═══ BLOCCO DI TESTO ═══

Only God Was Above Us: la svolta pop dei Vampire Weekend
Tornano con dieci brani brillanti e sofisticati gli ex enfant prodige della scena indie newyorchese
Di Only God Was Above Us (Columbia 2024), l’ultima fatica in studio degli ex enfant prodige dell’indie, i newyorchesi Vampire Weekend, si possono dire due cose: che è un bel ritorno e che è un album artisticamente maturo.
Infatti, i cinque anni che separano questo disco dal precedente Father Of The Bride (Columbia 2019) non sono trascorsi invano: Ezra Koenig, il cantante-chitarrista e leader, ha convocato i suoi due sodali storici, il bassista Chris Baio e il batterista Chris Thompson, e con loro ha composto dieci brani molto variegati, nel songwriting e nelle scelte stilistiche.

═══ DATI FORNITI ═══

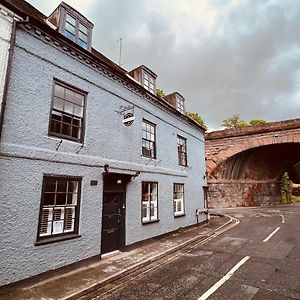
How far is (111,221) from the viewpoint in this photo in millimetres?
8508

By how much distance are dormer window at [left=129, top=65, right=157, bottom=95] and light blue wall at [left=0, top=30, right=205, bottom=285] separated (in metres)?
1.39

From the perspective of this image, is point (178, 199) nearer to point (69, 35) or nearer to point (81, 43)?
point (81, 43)

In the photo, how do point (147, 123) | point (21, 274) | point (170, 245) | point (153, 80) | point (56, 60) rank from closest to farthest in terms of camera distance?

═══

OBIETTIVI:
1. Secondo la recensione, chi suona la batteria nei Vampire Weekend?
2. Riporta fedelmente il passo della recensione che parte da "Infatti, i cinque" e arriva fino a "nelle scelte stilistiche.".
I record non servono per svolgere nessuno dei compiti.

RISPOSTE AI COMPITI:
1. Chris Thompson.

2.
Infatti, i cinque anni che separano questo disco dal precedente Father Of The Bride (Columbia 2019) non sono trascorsi invano: Ezra Koenig, il cantante-chitarrista e leader, ha convocato i suoi due sodali storici, il bassista Chris Baio e il batterista Chris Thompson, e con loro ha composto dieci brani molto variegati, nel songwriting e nelle scelte stilistiche.